Directive 1: Translate this sentence from the code comment in the debugfs patch into Spanish: "Paired with the control dependency in debugfs_file_put(): if we saw the debugfs_fsdata instance "restored" there but not the dead dentry, we'd erroneously instantiate a fresh debugfs_fsdata instance below."
Directive 2: Proceed with the debugfs patch from the point where it stops.

>> BEGIN Text segment

Signed-off-by: Nicolai Stange <nicstange@xxxxxxxxx>
---
fs/debugfs/file.c | 100 ++++++++++++++++++++++++++++++++++++++++----------
fs/debugfs/inode.c | 8 +++-
fs/debugfs/internal.h | 1 +
3 files changed, 88 insertions(+), 21 deletions(-)

diff --git a/fs/debugfs/file.c b/fs/debugfs/file.c
index 0536072b60d7..b5681111c671 100644
--- a/fs/debugfs/file.c
+++ b/fs/debugfs/file.c
@@ -22,7 +22,9 @@
#include <linux/slab.h>
#include <linux/atomic.h>
#include <linux/device.h>
+#include <linux/rcupdate.h>
#include <asm/poll.h>
+#include <asm/processor.h>

#include "internal.h"

@@ -86,10 +88,37 @@ int debugfs_file_get(struct dentry *dentry)
struct debugfs_fsdata *fsd;
void *d_fsd;

- d_fsd = READ_ONCE(dentry->d_fsdata);
+retry:
+ rcu_read_lock();
+ d_fsd = rcu_dereference(dentry->d_fsdata);
if (!((unsigned long)d_fsd & DEBUGFS_FSDATA_IS_REAL_FOPS_BIT)) {
+ /*
+ * Paired with the control dependency in
+ * debugfs_file_put(): if we saw the debugfs_fsdata
+ * instance "restored" there but not the dead dentry,
+ * we'd erroneously instantiate a fresh debugfs_fsdata
+ * instance below.

>> END Text segment
>> BEGIN Supplied data

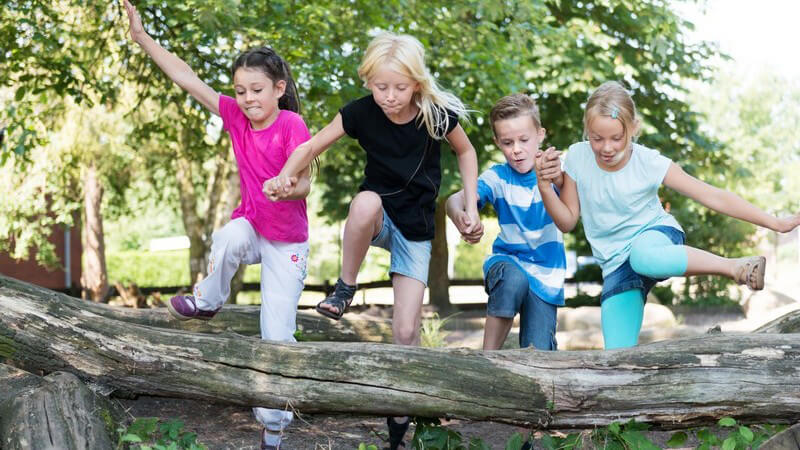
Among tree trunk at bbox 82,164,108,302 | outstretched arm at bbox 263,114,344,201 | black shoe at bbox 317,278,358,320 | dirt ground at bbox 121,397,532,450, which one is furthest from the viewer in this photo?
tree trunk at bbox 82,164,108,302

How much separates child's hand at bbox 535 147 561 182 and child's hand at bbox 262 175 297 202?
1.08 metres

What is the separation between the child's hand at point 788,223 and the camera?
3798 millimetres

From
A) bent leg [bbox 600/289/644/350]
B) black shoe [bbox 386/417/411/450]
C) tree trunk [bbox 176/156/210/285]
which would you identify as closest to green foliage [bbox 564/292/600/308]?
tree trunk [bbox 176/156/210/285]

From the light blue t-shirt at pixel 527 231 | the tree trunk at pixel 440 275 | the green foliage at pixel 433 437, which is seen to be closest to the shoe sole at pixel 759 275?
the light blue t-shirt at pixel 527 231

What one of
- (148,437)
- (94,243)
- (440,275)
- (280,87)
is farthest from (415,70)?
(94,243)

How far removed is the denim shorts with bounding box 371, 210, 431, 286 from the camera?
4168 millimetres

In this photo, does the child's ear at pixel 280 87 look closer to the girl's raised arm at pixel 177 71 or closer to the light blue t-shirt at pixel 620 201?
the girl's raised arm at pixel 177 71

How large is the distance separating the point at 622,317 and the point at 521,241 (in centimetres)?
59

>> END Supplied data

Right answer 1: Emparejado con la dependencia de control en debugfs_file_put(): si viéramos allí la instancia de debugfs_fsdata «restaurada» pero no el dentry muerto, instanciaríamos por error una nueva instancia de debugfs_fsdata más abajo.

Right answer 2:
+ */
+ smp_rmb();
+ if (d_unlinked(dentry)) {
+ rcu_read_unlock();
+ return -EIO;
+ }
+
fsd = d_fsd;
+ if (!refcount_inc_not_zero(&fsd->active_users)) {
+ /*
+ * A concurrent debugfs_file_put() dropped the
+ * count to zero and is about to free the
+ * debugfs_fsdata.
+ */
+ rcu_read_unlock();
+ cpu_relax();
+ goto retry;
+ }
+ rcu_read_unlock();
} else {
+ rcu_read_unlock();
fsd = kmalloc(sizeof(*fsd), GFP_KERNEL);
if (!fsd)
return -ENOMEM;
@@ -99,25 +128,27 @@ int debugfs_file_get(struct dentry *dentry)
refcount_set(&fsd->active_users, 1);
init_completion(&fsd->active_users_drained);
if (cmpxchg(&dentry->d_fsdata, d_fsd, fsd) != d_fsd) {
+ /*
+ * Another debugfs_file_get() has installed a
+ * debugfs_fsdata instance concurrently.
+ * Free ours and retry to grab a reference on
+ * the installed one.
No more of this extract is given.